Deone Bucannon is unquestionably the most talented defender on Leach's defense. The senior safety illustrated why against Auburn as he racked up 14 tackles and forced and recovered a fumble. Darryl Monroe was second on the team with six tackles, including one of four stops for loss.

A slow start by USC had the Trojans trailing, 5-3, to Hawaii late in the first half. However, the Trojans eventually hung up 242 yards of total offense and 27 points in the last 36 minutes of the contest. The Trojans looked especially in sync in their last two scoring drives when they posted drives of 85 and 80 yards. The Trojans had no other drives in the contest longer than 35 yards.

A slow start was somewhat expected considering head coach Lane Kiffin still hasn't officially named a successor to Matt Barkley at quarterback. Both Cody Kessler and Max Wittek got a crack under center in the win over Hawaii. Kessler made the start and completed 10-of-19 pass attempts and had a touchdown and interception. Wittek completed 5-of-10 passes for 77 yards. Neither took a particularly large step forward in what could be an on going competition, though Kiffin denied that notion after the Hawaii game.

"We wanted to see both guys play and see how they'd do. I anticipated both guys would play great. Max's numbers probably won't look that great but a few catches would have changed those really fast," Kiffin said. "Going into Saturday though, we'll have a definite starter."

It didn't help that defending Biletnikoff Award winner Marqise Lee didn't look as lethal as a year ago. Perhaps still shaking off the rust, Lee, who did finish with team-highs in receptions (eight) and yards (104), failed to score and had a number of drops. The rest of the receiving corps managed just seven catches for 68 yards.

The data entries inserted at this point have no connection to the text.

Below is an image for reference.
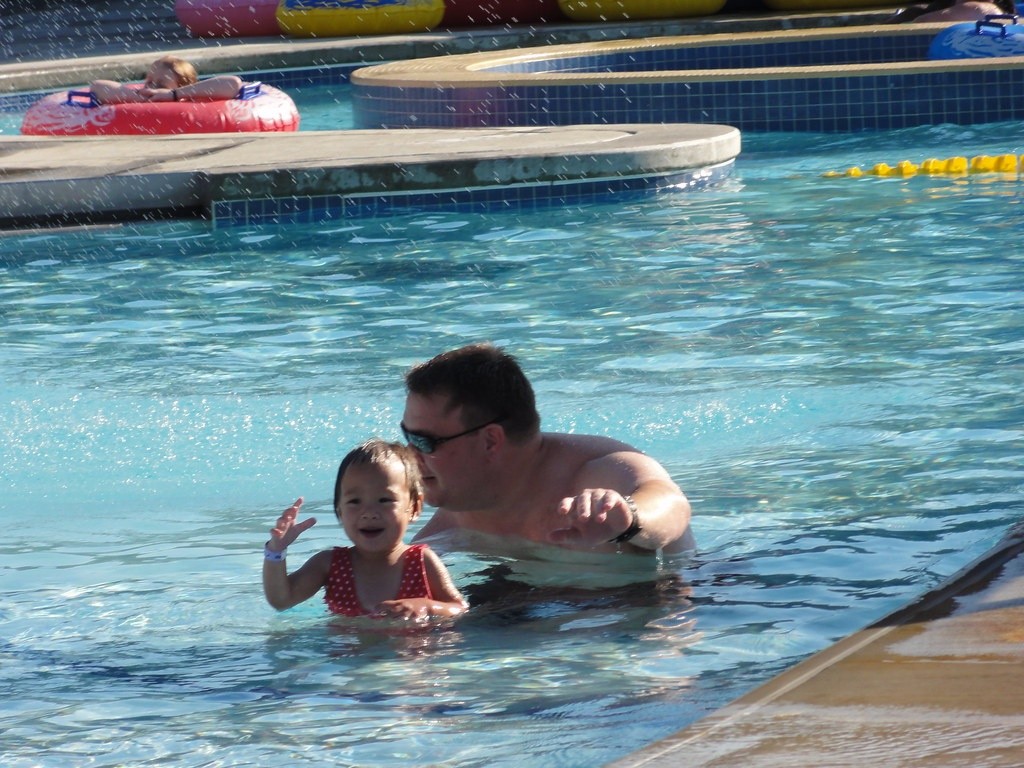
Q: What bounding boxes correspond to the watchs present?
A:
[607,495,643,547]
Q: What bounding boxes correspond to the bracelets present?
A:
[170,87,177,100]
[264,542,288,560]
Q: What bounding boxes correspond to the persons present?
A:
[261,442,468,624]
[87,57,242,103]
[399,347,700,554]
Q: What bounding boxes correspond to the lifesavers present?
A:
[21,81,301,135]
[175,0,898,42]
[928,13,1024,61]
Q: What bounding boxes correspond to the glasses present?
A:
[400,420,494,455]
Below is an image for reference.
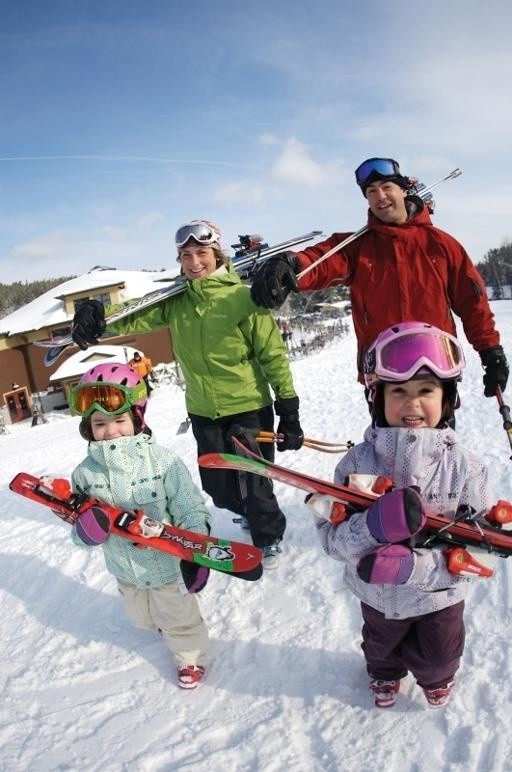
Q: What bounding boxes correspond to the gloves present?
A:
[367,485,427,543]
[355,544,416,585]
[180,557,210,594]
[70,300,108,349]
[250,251,302,309]
[274,396,304,452]
[478,344,510,398]
[74,507,112,549]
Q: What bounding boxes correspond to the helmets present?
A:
[364,322,462,386]
[79,361,148,407]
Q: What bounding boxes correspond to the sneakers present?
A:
[424,676,457,709]
[261,541,282,570]
[370,678,402,707]
[177,662,205,689]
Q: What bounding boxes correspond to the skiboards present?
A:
[272,168,462,297]
[32,228,323,376]
[196,451,511,558]
[8,472,263,580]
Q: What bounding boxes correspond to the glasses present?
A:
[67,382,142,415]
[356,158,405,186]
[174,222,218,248]
[374,327,466,383]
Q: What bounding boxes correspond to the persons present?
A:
[71,219,304,569]
[127,352,156,398]
[250,158,510,431]
[314,323,499,709]
[70,363,212,688]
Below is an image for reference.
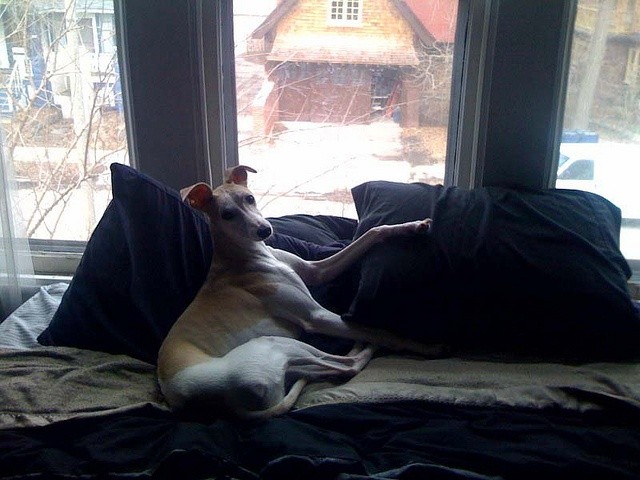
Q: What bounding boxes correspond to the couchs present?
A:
[0,255,640,479]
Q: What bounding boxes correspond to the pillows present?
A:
[352,180,640,362]
[266,215,358,245]
[37,163,351,366]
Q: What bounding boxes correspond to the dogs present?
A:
[155,163,436,421]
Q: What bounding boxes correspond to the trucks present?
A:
[554,143,639,220]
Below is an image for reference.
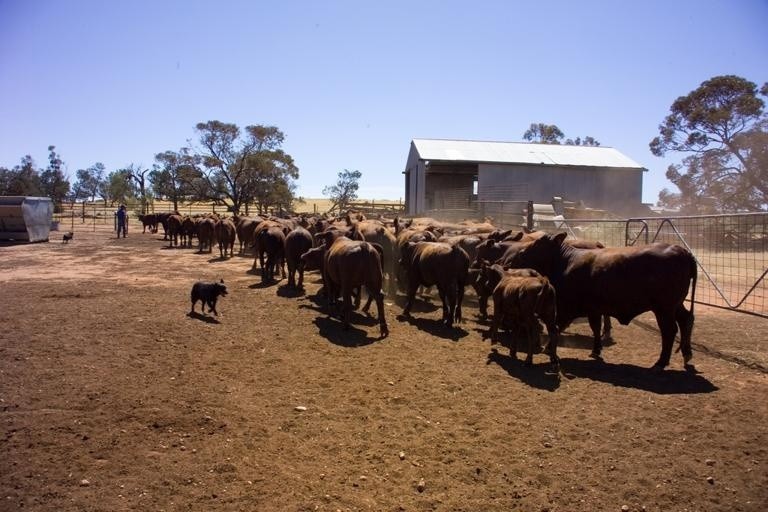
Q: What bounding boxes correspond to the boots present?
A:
[118,234,128,238]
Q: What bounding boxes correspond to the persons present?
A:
[117,204,127,239]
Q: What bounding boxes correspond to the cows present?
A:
[482,265,560,367]
[137,212,237,258]
[232,208,605,293]
[517,229,699,368]
[312,229,388,341]
[396,238,471,327]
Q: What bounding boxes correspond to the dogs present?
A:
[189,280,230,318]
[62,230,74,243]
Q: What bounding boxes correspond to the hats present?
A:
[121,205,127,208]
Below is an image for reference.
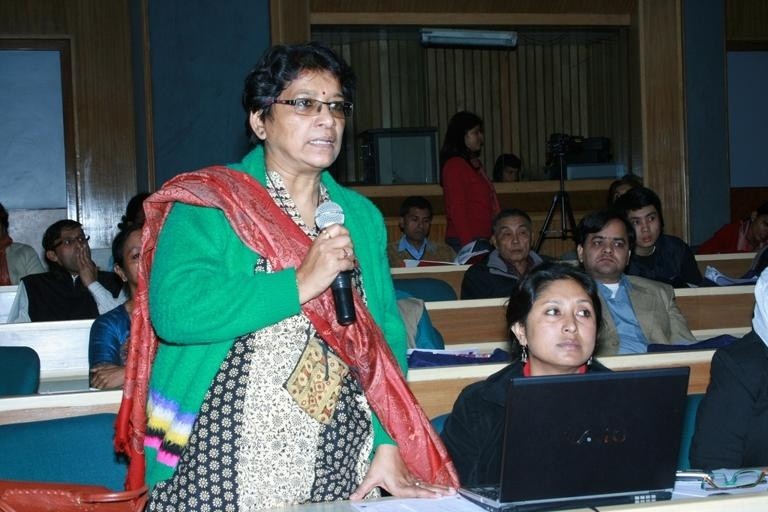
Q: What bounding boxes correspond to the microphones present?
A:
[316,201,360,325]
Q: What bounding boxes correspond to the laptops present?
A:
[458,366,691,511]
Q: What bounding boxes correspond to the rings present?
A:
[415,482,420,486]
[322,228,331,239]
[342,248,349,259]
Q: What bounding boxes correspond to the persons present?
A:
[89,223,144,390]
[118,192,154,231]
[386,178,768,302]
[688,265,768,474]
[439,261,616,489]
[439,111,502,255]
[114,40,462,510]
[394,289,445,351]
[0,203,47,287]
[6,219,132,324]
[575,209,698,358]
[493,154,522,182]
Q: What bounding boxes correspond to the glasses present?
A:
[51,234,90,251]
[273,98,354,119]
[700,469,767,491]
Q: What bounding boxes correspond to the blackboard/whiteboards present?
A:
[0,47,69,209]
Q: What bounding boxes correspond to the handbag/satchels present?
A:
[0,480,149,512]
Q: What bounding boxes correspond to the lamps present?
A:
[419,28,518,47]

Led by Tre Madden (18 carries, 109 yards) and Justin Davis (14 carries, 74 yards, TD) the Trojans got some solid production out of their running game, with 192 yards. However, a knee injury to projected starter Silas Redd kept him from the game. His status is still uncertain.

For all the uncertainty and inconsistencies on offense, the Trojans were still able to earn an easy win thanks to strong defensive play. USC only allowed the Rainbow Warriors to collect 231 yards, including a paltry 23 yards on 31 rushing attempts. Additionally, USC held Hawaii to just four successful third down attempts in 18 chances.

Dion Bailey was a disruptive force all over the field as he had a team-high seven tackles, a sack and an interception, one of four the Trojans recorded. Leonard Williams and George Uko each had a pair of sacks as well for the Trojans, who took down Hawaii quarterback Taylor Graham seven times.